# Can You Identify This?



## My Freemasonry (Aug 8, 2012)

​A brother sent me this photo. Can anyone identify it, the country and obedience? Click it to enlarge.
	

	
	
		
		

		
			






More...


----------



## cambridgemason (Aug 8, 2012)

It is Masonic, it may be European, not Cubian.  I have seen Lodge pics from European countries that look like this. They are usually small, have three steps that lead into an area where the Master sits in the East.  Walls and ceilings are usually covered with Masonic items and paintings and drawings.

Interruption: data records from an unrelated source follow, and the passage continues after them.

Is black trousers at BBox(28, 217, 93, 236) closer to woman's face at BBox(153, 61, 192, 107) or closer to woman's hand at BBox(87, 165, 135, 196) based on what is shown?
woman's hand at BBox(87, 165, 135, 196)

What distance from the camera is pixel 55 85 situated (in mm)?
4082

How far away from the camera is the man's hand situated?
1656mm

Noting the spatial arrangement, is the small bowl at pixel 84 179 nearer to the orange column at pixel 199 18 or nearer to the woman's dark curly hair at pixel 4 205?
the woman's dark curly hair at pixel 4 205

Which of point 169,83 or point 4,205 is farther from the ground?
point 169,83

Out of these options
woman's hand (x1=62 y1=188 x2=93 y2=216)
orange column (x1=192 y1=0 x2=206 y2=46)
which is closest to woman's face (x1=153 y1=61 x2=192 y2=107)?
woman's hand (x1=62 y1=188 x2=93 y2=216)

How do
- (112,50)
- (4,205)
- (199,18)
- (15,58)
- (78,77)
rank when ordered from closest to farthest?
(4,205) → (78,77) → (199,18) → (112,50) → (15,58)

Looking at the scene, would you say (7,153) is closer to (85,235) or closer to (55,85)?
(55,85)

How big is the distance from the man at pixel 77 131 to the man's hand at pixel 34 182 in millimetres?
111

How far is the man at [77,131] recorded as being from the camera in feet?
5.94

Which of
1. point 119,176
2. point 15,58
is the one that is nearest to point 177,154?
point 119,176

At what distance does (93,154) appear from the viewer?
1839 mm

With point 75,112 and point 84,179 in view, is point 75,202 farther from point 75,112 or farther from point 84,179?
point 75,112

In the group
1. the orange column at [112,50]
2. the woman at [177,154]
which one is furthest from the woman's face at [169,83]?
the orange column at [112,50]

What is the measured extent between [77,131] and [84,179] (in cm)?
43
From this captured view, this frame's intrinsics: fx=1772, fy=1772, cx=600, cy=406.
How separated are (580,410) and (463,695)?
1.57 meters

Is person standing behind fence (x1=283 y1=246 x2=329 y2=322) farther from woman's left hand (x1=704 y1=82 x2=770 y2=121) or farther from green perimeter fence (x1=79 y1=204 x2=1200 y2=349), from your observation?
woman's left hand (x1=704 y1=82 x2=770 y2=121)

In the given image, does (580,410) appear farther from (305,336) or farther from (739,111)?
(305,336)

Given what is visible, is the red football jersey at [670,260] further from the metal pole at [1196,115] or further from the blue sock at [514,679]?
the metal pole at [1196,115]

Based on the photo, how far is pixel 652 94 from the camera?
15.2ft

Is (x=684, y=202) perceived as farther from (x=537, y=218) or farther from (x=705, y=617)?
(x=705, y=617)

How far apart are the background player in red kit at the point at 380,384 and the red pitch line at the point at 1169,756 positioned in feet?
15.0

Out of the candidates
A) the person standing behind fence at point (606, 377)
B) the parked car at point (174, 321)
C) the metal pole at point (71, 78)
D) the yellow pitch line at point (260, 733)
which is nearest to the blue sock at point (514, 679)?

      After looking at this pic, it could also be South American, some Brazilian Lodges look similar to this.


----------



## Bro_Vick (Aug 9, 2012)

cambridgemason said:


> It is Masonic, it may be European, not Cubian.  I have seen Lodge pics from European countries that look like this. They are usually small, have three steps that lead into an area where the Master sits in the East.  Walls and ceilings are usually covered with Masonic items and paintings and drawings.
> 
> 
> After looking at this pic, it could also be South American, some Brazilian Lodges look similar to this.



It is in Spain, and is an exhibit by anti-Freemasons about Freemasonry and it's "evil" ways.

S&F,
-Bro Vick


----------



## davidjones201 (Aug 12, 2012)

Why hoods? Why are the s&q sideways?


----------



## Beathard (Aug 12, 2012)

I like the Spain answer, but cannot verify it. I have sat in lodge in Europe and south America and have never seen anything like this.


----------



## Bro_Vick (Aug 16, 2012)

davidjones201 said:


> Why hoods? Why are the s&q sideways?



Because it was a display to show how evil Freemasons are, hoods and sideways symbols helps in that effort.

DRAMA!

S&F,
-Bro Vick


----------



## Michaelstedman81 (Aug 19, 2012)

Whether anti-masonic or not, I'm wondering if it isn't of some sort of French decent...

The covering over what looks to be the "master" has the abreviation A.L.G.D.G.A.D.U., which according to Mackey's Encylcopedia of Freemasonry is _A la Glore du Grand Architecte del' Univers_...  Translated to English is "To the Glory of the Grand Achitect of the Universe".  Mackey said it was the usual caption of French Masonic documents.

Also, the banner behind the hooded person on the left has the abbreviation G.E., which Mackey alo says to be either Grand Encampment or Grand East.

In the center of the picture, up at the ceiling is a doubleheaded eagle.  Scottish Rite has a lot of history coming from France.  Though, I see other things that could link to other SR stuff, and also YR stuff.

Whether regular or irregular, Masonic or anti-masonic, possibly the source of this potentially be French or some place that has strong French roots???


----------